* Written task
Reproduce the stakeholder governance post from "We tend to know" to "serve their needs.", changing "assurances" to "guarantees".

* Text shown
Any new approach to governance needs to meet the needs and expectations of stakeholders. What do they actually think?

In the previous post we came to a workable definition of governance. Now we’re going to look at those who do the governing. What are their needs?

We tend to know the ‘wants’ they express — reports, presentations, spreadsheets, assurances, targets. But we don’t tend to dig into the needs behind these, and ask if there are other ways to serve those needs. We just assume that they accurately express the wants that would best serve their needs.

In reality, I’d suggest that stakeholders are no different to any other group of human beings at being able to know how best to serve their needs in a context that is not their specialism. They have no superpowers that make them better than users, but we would not just take a user saying ‘I need a spreadsheet showing x’ and instantly build the spreadsheet. We would dig into the underlying needs and see if there are simpler, better ways to serve them.

Teams are often cowed by the authority of stakeholders, without really understanding them or thinking about the human needs behind their instructions or requests. That is, in my view, a major contributory factor to friction between them.

Before we move on with developing healthier governance for digital projects — let’s take some time to think about stakeholders as people with needs to be served.

Listening To Stakeholders

Over the last couple of years I’ve taken every opportunity I can to listen to senior stakeholders of digital projects talk about their work. I also listened to a variety of people in senior roles within digital delivery teams, across a range of projects, speaking about their stakeholders and governance.

This hasn’t been formal user research. Sometimes I got an hour to dig into the deeper stuff — but sometimes I just got ten minutes over coffee at a conference to pick someone’s brains on a few basic points. So this is just a start. In time I hope to expand this with the help of my professional user research colleagues. But let’s start with good enough, and move to perfect later. Our governance approach should be designed for iteration as we learn more.

If you’re a stakeholder who would be happy to take part in a confidential user research interview to ensure your own needs are factored into the Healthy Governance project, please email me: steve.parks@convivio.com.

Empathy Mapping

To help with sifting my notes from these conversations I used a simple empathy map. This is divided into four quadrants, representing what stakeholders hear, see, think & feel, and say & do.

An image of a basic empathy map, with four quadrants divided into Hear, See, Think and Feel, Say and Do.
A basic empathy map, with four quadrants divided into Hear, See, Think and Feel, Say and Do.

On this, I used sticky notes to capture common issues I heard raised across a number of conversations.

What stakeholders hear

An image of a basic empathy map, showing a quadrant of sticky notes capturing what leaders report hearing. Each sticky note is described in the text below.

* Supplied information

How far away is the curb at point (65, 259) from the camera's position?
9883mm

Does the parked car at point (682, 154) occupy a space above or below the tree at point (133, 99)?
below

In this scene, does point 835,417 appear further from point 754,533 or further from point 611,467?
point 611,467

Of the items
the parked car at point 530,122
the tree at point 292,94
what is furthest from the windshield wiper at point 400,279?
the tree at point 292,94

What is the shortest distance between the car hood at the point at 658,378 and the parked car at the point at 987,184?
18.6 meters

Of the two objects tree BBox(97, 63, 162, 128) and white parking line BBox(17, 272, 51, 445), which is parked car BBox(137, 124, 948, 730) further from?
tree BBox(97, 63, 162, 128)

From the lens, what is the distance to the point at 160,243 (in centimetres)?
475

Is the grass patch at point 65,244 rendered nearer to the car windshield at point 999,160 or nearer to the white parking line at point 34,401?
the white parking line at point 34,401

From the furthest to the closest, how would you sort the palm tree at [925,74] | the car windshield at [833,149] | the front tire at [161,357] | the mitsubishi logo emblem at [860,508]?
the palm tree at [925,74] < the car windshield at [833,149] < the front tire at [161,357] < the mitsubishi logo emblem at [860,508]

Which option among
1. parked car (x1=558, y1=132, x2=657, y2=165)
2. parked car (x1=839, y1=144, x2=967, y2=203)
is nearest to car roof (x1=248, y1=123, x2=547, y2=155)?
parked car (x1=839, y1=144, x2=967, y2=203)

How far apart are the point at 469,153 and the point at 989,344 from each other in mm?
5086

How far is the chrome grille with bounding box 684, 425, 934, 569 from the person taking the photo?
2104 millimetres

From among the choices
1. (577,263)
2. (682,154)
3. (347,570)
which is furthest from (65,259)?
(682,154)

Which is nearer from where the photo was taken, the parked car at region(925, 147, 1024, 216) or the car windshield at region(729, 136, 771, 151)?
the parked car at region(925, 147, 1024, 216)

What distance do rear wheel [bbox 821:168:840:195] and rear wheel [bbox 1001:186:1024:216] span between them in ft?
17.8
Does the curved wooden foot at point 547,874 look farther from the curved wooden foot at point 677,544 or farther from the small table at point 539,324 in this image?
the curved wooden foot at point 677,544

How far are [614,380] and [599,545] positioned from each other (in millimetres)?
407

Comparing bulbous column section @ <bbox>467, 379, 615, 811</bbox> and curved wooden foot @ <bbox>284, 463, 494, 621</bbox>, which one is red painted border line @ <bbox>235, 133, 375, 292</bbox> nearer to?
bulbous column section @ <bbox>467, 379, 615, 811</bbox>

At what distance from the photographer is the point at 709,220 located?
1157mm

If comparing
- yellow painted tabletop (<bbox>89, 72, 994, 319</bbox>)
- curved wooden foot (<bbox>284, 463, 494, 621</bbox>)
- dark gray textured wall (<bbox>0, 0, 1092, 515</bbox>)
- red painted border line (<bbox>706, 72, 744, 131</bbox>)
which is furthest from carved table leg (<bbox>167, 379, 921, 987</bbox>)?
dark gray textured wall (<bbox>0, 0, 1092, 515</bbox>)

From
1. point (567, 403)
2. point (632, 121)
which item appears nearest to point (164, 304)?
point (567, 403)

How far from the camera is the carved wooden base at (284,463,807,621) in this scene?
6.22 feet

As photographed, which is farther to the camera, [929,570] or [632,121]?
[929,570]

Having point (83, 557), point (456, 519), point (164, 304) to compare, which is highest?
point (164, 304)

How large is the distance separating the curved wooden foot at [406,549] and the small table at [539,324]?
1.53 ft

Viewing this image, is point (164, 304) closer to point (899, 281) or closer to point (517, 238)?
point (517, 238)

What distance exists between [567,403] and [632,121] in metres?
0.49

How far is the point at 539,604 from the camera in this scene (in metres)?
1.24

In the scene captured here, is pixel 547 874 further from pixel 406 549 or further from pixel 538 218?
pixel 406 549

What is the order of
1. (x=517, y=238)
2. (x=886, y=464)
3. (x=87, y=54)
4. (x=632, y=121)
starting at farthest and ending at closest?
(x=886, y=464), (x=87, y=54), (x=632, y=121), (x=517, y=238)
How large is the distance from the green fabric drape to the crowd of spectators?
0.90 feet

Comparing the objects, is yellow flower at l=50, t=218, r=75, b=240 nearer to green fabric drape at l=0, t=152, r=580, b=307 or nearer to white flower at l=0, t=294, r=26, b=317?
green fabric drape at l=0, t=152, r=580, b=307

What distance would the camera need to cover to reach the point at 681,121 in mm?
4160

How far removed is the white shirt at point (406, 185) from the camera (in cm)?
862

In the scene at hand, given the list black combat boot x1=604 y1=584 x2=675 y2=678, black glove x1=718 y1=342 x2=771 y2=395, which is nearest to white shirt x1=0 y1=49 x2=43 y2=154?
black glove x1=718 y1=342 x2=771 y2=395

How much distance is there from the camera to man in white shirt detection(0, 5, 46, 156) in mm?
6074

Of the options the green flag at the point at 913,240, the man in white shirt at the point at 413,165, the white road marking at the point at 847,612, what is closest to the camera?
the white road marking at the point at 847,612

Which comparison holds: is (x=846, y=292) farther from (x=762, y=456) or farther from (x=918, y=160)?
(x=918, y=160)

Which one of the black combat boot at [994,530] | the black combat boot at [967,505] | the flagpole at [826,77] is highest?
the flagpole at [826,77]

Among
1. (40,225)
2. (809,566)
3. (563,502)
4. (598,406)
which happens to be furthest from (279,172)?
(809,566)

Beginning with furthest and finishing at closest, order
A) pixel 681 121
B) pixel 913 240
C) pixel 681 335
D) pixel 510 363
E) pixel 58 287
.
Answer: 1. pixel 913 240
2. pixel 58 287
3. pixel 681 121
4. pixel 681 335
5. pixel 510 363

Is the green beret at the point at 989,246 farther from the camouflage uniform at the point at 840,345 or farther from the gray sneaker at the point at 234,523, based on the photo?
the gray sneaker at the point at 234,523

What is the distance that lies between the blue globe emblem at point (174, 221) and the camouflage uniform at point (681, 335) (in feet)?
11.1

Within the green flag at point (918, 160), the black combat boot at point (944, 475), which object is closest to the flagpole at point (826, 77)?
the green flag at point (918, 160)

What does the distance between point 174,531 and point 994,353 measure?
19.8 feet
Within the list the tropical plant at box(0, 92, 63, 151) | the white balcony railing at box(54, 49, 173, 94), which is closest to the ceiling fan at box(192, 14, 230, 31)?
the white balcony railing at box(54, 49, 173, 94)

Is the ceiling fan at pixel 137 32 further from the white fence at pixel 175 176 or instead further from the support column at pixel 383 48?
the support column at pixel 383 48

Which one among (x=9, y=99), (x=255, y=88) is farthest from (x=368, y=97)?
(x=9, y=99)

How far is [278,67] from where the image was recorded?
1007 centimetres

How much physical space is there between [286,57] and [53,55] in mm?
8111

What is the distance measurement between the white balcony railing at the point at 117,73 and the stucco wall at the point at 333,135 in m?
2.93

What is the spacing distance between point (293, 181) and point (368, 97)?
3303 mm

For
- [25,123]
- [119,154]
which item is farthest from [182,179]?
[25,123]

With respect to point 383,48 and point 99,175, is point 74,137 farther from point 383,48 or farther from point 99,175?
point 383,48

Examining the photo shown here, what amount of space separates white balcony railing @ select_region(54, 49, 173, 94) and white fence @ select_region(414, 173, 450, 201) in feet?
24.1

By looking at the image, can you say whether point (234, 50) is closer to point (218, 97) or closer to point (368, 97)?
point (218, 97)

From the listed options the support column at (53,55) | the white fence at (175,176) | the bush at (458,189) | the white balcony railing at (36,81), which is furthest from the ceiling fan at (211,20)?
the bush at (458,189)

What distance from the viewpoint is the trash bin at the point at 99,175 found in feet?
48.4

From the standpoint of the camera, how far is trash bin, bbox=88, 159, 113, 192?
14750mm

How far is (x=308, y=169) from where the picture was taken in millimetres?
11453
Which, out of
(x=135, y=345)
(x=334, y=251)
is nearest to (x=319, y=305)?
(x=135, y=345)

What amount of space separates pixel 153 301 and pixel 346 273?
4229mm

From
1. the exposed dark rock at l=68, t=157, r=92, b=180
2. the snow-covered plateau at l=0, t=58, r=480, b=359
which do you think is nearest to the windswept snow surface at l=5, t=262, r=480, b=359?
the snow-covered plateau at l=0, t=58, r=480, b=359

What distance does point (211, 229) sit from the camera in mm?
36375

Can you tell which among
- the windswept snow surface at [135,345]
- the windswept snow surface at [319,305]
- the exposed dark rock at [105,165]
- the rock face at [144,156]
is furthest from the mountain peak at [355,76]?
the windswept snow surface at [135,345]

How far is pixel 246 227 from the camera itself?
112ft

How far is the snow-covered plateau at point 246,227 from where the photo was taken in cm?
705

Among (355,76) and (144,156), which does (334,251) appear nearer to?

* Exercise solution
We tend to know the ‘wants’ they express — reports, presentations, spreadsheets, guarantees, targets. But we don’t tend to dig into the needs behind these, and ask if there are other ways to serve those needs. We just assume that they accurately express the wants that would best serve their needs.